** What to produce **
Copy everything from "Harris, creator of" down to "fictional pope dies." in the book review, word for word.

** Document passage **
Harris, creator of grand, symphonic thrillers from Fatherland (1992) to An Officer and a Spy (2014), scores with a chamber piece of a novel set in the Vatican in the days after a fictional pope dies.
Fictional, yes, but the nameless pontiff has a lot in common with our own Francis: he’s famously humble, shunning the lavish Apostolic Palace for a small apartment, and he is committed to leading a church that engages with the world and its problems. In the aftermath of his sudden death, rumors circulate about the pope’s intention to fire certain cardinals. At the center of the action is Cardinal Lomeli, Dean of the College of Cardinals, whose job it is to manage the conclave that will elect a new pope. He believes it is also his duty to uncover what the pope knew before he died because some of the cardinals in question are in the running to succeed him. “In the running” is an apt phrase because, as described by Harris, the papal conclave is the ultimate political backroom—albeit a room, the Sistine Chapel, covered with Michelangelo frescoes. Vying for the papal crown are an African cardinal whom many want to see as the first black pope, a press-savvy Canadian, an Italian arch-conservative (think Cardinal Scalia), and an Italian liberal who wants to continue the late pope’s campaign to modernize the church. The novel glories in the ancient rituals that constitute the election process while still grounding that process in the real world: the Sistine Chapel is fitted with jamming devices to thwart electronic eavesdropping, and the pressure to act quickly is increased because “rumours that the pope is dead are already trending on social media.”

** Information provided **

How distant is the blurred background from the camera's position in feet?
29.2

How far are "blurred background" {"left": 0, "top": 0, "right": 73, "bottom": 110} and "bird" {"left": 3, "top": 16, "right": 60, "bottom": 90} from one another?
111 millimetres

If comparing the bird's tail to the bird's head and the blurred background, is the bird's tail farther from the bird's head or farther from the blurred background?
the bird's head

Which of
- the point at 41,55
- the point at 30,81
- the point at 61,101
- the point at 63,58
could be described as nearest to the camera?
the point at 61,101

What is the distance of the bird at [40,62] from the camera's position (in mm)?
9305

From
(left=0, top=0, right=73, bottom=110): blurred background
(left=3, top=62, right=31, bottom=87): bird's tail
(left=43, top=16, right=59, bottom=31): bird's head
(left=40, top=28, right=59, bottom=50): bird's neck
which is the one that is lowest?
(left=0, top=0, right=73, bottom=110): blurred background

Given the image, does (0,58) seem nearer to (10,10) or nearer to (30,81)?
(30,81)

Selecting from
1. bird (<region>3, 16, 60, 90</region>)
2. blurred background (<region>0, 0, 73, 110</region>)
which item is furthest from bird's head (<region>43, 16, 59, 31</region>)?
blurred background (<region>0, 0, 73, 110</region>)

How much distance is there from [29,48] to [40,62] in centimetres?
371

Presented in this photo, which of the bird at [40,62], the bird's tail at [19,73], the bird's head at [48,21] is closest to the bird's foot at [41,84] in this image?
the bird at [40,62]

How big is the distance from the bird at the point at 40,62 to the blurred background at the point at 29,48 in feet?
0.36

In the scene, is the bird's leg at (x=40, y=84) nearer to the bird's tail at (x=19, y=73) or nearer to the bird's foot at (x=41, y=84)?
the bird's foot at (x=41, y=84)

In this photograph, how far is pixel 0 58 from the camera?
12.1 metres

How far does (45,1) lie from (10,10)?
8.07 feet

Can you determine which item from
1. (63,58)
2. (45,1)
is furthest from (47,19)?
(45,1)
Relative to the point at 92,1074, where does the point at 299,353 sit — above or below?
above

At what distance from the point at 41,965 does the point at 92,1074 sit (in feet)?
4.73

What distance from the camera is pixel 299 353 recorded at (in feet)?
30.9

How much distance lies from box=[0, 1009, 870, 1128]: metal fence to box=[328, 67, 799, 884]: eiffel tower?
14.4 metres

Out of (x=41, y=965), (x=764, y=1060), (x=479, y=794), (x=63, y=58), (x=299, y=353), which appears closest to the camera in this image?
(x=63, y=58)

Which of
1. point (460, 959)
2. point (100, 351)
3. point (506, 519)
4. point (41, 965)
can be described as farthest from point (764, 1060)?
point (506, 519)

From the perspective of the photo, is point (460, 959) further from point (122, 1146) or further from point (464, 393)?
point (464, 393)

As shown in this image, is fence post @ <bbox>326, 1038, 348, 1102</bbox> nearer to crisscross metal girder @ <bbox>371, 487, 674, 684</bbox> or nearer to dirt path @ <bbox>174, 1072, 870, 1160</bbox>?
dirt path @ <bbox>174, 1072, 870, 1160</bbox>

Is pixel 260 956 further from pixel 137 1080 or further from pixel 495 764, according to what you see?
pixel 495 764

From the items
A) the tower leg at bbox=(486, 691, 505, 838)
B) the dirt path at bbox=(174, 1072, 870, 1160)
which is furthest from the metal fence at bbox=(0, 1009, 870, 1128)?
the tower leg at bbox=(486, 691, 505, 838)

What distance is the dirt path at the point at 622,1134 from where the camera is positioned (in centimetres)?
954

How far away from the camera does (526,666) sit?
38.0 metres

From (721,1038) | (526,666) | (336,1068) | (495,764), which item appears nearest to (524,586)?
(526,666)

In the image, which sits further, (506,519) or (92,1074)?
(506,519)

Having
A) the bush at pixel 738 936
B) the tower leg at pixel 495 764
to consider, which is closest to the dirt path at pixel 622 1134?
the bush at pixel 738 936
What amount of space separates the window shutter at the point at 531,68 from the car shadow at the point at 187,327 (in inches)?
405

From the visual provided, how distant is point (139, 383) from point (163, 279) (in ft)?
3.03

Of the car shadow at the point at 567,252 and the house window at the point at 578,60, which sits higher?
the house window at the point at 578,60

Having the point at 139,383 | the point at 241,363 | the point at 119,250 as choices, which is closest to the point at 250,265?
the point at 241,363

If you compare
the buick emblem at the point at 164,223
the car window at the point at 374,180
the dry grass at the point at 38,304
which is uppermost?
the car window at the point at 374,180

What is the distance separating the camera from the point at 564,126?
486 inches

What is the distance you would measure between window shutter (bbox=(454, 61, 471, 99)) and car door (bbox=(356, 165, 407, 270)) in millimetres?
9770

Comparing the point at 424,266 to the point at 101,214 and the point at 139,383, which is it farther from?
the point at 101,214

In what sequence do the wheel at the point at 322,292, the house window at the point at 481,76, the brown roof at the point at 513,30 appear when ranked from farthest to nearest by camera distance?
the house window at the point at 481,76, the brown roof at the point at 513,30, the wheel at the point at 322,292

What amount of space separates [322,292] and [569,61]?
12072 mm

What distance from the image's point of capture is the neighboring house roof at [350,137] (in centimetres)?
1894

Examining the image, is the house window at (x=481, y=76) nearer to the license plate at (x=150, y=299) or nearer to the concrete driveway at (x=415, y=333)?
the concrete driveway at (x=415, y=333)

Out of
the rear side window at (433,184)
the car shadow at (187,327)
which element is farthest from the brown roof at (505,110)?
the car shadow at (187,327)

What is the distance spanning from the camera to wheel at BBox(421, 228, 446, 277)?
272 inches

** Full answer **
Harris, creator of grand, symphonic thrillers from Fatherland (1992) to An Officer and a Spy (2014), scores with a chamber piece of a novel set in the Vatican in the days after a fictional pope dies.